Made in India, actually, then shipped over and reassembled in Japan.
I checked out the great Kannon, and reclining Buddha, and inspected the building that is covered with tiles made to imitate the ancient tile found in the area, and tried some of the eye-healing tea. I knelt on the power stone, and asked for clearer sight, to which I swear I heard Kannon-sama chuckle and say, get lasik, you.

The last bus out was at 3pm, which I at the time thought a bit strict, but found to be perfectly timed for me that day. I bought a bottle of Tsubosaka spring water and beat it toward Hasedera. The final walk to my ryokan for the night was pretty sweaty, given that I was wearing a backpack and walking for over a kilometer even if it was through cute streets (the kind that lead the way to important temples or shrines that get a lot of visitors… these kinds of streets develop with gift shops and inns and restaurants to serve the travelers, even from really old times). It was just after the heat of the day and I was beat.

I took this before she brought the soup out even.
I was the only guest that night at Yoshinokan, so I had a little tatami room all to myself. I bathed, put on the provided yukata, and ate my fancy Japanese dinner while watching the Olympics with the proprietess. Then I took a little walk up to Hasedera’s steps and back along the small river. I thought maybe it was kind of neat to have walked up to temple number eight on August 8th, even if I wouldn’t really go in til the following day. Nami-san had set me up to stay the night basically at the temple doorstep so  I could attend the morning prayer service which is open to the public.

Once darkness had fallen, I retired to my room and happily conked out at about 8pm (perfect for a 5:45 wakeup, if you ask me!).


  1. Your photos are very nice! I visited Tsubosaka-dera and was looking for other photos on the net. Yours are good!
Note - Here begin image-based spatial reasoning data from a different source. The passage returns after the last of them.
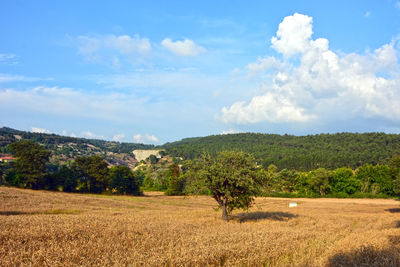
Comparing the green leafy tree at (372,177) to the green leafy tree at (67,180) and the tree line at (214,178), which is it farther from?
the green leafy tree at (67,180)

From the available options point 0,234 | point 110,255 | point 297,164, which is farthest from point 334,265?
point 297,164

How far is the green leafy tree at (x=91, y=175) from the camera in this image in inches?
3255

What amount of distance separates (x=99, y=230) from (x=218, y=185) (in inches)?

  2. Hi, which bus did you use to go to Tsubosaka-dera? I'm planning to go there this March, but have not been seeing the right guides about how to get there. Thank you.

    1. My information is pretty old. I know it was a narakotsu bus. Try these links and see if they help at all?

      Okay.. this might help:
      ◦近鉄壷阪山駅から壷阪寺行バス(約11分)「壷阪寺前」下車、徒歩 約3分/運賃 320円
      From the Kintetsu Tsubosakayama station, get on the bus bound for "Tsubosakadera".. ride for 11 minutes and get off at the Tsubosakadera-mae stop. It'll be 320 yen for the ride. I don't see a schedule, but I know they were a bit infrequent.

      Taxi from the train station might be easier.. I was just being super cheap.